Extracting Rakuten orders history into a tabular data using python selenium

Last updated at Posted at 2022-09-23


Everything you buy on rakuten (https://www.rakuten.co.jp/) is saved into orders history, the so called 購入履歴
rakuten_with_selenium scripts parse your history of orders and save it into excel
We extract below information about orders in tabular form

  • order id
  • purchase date
  • item image link
  • item name
  • price
  • quantity

You can find the code on github, jspanda_eshop_parsing > rakuten_with_selenium.

Script walkthrough

Initialize selenium driver

We will use selenium webdriver to control rakuten web page

from selenium import webdriver
driver.get("rakuten page url")

Login to your Rakuten page

Next we will access login page, fill in username and password and click submit. get_rakuten_creds extracts dictionary with keys u and p from pickle file using pickle module.

# find login button and click on it
buttons = driver.find_elements(By.TAG_NAME, "button")
login_buttons = [button for button in buttons if button.text == 'ログイン']
logging.info(f"there are {len(login_buttons)} login buttons")
login_button = login_buttons[0]

# fill in username and password and press submit
rakuten_creds = get_rakuten_creds(pathlib.Path(r"path to credentials folder"),creds_file_name="credentials pickel file name which is a dictionary with username and password"))
user_id = driver.find_element(By.NAME, "u")
pasw = driver.find_element(By.NAME, "p")
submit_btn = driver.find_element(By.NAME, "submit")

Accessing orders history page

Assuming that we logged in successfully, we will navigate to orders history page.
Rakuten orders history uses pagination.
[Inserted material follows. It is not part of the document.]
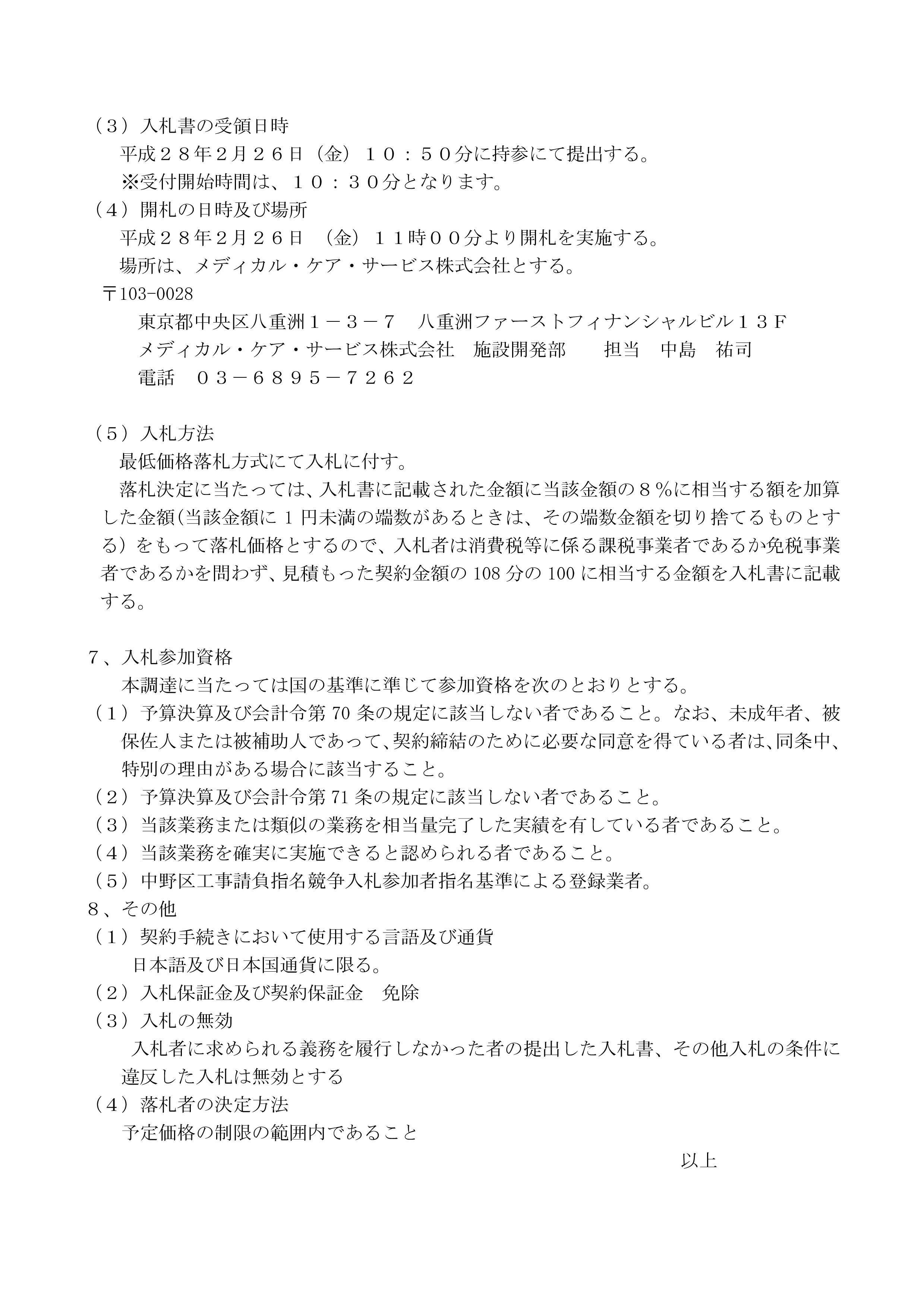 160122_nakano3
Each page consists of some 20 orders.
So we will navigate to each page by visiting url f"https://order.my.rakuten.co.jp/?page=myorder&act=list&page_num={page}"

One order may consist of multiple items. Because you might have shopped multiple items at one go.
All those items will be linked to the same order id.

# find order history link and click on it, which will take us to orders history page
order_hist_link = driver.find_element(By.LINK_TEXT, "購入履歴")

Looping through orders

As we loop through orders, we save extracted order item detail into a named tuple.
We add all these order item named tuples into a list and eventually convert them into a dataframe. Then we add the dataframe into yet another list, which we will eventually concatenate into one big dataframe with all order items extracted from rakuten orders history page.

# define a named tuple to hold an order item record
RakutenOrderItem = namedtuple("RakutenOrderItem", "order_id adate image name item_link price quantity total")
  1. We access list of orders by class name oDrListItem
  2. Then we iterate over each order and items that it consists of.
  3. We access items that make up an order by class name oDrListItemRightCont
  4. We extract order id and purchase date from the order element.
  5. As we loop through each item of an order, we extract information we are interested in such as name,image,price and quantity.
start_page = 1
end_page = 5
for page in range(start_page, end_page):
    logging.info(f"WILL PARSE PAGE {page}")
    rakuten_orders_url = f"https://order.my.rakuten.co.jp/?page=myorder&act=list&page_num={page}"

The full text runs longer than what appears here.